Though while she sang I feared several things: that she would forget the lyrics or, worse, where she was and what she was doing; that her new knee would give out and she would collapse on the stage; or that she would, in some Kirk Douglas being trotted out like an awards show pony sort of way, look old. She did look old, of course. But it wasn’t sad old. It was easy to forget just how old Loretta is (76, so really not that old) when she was singing songs like “You Ain’t Woman Enough (To Take My Man),” “Don’t Come Home a Drinkin (With Lovin’ on Your Mind),” “You’re Lookin’ at Country,” “When the Tingle Becomes a Chill,” “The Pill” and “Who Says God is Dead!” And, of course, “Coal Miner’s Daughter.” Late in the show, after protesting throughout the set that she wasn’t tired, she sat down while the band performed “I Am a Man of Constant Sorrow” and a few other covers. For a brief moment I thought she might nod off, or expire right in front of us.

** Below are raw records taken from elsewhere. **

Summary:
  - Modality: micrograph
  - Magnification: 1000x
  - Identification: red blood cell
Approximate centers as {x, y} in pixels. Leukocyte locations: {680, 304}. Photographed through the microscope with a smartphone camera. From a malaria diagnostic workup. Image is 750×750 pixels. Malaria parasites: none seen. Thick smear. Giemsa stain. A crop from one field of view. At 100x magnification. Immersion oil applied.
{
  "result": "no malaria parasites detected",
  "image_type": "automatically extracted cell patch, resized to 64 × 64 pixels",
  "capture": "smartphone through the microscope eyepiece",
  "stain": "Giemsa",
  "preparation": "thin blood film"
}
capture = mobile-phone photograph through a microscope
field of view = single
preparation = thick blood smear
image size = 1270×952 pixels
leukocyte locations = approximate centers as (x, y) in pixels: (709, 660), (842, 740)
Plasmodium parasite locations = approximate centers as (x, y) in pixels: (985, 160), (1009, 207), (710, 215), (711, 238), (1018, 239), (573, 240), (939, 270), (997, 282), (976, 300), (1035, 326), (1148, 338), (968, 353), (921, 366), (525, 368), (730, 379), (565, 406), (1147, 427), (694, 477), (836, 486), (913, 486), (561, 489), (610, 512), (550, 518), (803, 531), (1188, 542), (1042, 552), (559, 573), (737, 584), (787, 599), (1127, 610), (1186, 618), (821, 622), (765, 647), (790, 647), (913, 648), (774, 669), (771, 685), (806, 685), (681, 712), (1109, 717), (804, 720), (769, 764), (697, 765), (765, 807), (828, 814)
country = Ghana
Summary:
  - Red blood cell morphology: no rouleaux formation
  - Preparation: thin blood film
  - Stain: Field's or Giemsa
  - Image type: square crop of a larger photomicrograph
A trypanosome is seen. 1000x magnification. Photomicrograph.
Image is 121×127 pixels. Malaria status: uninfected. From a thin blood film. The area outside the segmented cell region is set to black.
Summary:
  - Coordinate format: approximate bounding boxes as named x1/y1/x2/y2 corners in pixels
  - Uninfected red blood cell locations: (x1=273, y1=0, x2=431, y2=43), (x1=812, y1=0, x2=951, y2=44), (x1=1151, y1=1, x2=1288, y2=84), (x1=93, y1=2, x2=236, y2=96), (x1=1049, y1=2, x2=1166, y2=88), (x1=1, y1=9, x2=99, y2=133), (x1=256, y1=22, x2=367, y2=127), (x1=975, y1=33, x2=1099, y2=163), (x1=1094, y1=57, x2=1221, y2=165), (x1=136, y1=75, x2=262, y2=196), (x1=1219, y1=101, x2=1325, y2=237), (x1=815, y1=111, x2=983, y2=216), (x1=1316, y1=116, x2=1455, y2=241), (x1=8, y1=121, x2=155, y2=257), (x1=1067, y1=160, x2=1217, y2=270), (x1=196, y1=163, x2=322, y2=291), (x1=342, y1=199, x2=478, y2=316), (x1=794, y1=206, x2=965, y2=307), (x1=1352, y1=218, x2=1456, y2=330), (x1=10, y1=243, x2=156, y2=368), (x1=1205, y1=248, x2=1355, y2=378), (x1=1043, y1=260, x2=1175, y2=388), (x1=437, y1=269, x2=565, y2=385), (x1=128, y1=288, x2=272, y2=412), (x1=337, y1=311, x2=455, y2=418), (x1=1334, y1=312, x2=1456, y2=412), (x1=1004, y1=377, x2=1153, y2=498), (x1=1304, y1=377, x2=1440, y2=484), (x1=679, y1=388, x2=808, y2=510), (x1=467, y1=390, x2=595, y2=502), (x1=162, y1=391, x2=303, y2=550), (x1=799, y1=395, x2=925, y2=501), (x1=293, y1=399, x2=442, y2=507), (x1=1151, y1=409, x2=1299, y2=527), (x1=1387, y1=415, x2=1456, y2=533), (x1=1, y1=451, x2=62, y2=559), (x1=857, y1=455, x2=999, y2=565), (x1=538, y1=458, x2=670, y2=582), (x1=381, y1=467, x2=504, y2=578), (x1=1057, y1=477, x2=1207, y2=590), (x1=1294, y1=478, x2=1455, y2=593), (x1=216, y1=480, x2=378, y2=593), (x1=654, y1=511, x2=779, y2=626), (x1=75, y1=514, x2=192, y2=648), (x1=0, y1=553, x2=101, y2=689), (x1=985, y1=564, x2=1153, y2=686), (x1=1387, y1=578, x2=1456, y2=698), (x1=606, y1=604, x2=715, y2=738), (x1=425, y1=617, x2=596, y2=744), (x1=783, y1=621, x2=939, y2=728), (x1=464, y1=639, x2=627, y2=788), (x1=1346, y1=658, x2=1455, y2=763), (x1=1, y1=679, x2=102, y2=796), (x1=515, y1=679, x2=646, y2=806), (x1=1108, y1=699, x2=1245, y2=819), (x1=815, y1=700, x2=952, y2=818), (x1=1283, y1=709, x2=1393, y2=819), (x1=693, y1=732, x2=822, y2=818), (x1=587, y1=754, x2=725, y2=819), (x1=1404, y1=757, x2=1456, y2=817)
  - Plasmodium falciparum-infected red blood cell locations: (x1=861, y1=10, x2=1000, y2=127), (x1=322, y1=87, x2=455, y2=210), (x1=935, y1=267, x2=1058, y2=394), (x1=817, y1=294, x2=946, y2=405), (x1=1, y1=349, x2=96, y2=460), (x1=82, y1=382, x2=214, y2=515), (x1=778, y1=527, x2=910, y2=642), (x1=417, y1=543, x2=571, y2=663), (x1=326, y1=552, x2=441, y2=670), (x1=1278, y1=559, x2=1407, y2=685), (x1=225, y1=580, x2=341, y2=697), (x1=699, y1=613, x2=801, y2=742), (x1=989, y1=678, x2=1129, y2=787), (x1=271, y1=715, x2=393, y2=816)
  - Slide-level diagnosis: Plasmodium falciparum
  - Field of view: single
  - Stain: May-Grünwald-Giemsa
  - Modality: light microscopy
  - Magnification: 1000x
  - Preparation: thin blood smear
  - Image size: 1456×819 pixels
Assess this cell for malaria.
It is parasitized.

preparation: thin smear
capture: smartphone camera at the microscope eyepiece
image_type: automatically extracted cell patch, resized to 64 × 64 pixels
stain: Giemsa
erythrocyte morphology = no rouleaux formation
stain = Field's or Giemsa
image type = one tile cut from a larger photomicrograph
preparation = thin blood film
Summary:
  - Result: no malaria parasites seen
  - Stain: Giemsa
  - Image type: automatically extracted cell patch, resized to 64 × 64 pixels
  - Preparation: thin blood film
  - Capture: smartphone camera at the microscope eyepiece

But she kept coming back. And we kept loving her for it.
The country girl who got married at twelve and rose up the country music charts shimmered beneath the stage lights. No beaded gown or fancy pearl-white touring bus could outshine this rough hewn diamond, this bigger than life personality and legendary musical talent. She was a consummate professional. She knew when and what to sing, she knew when to rest, and she knew when to call it a night.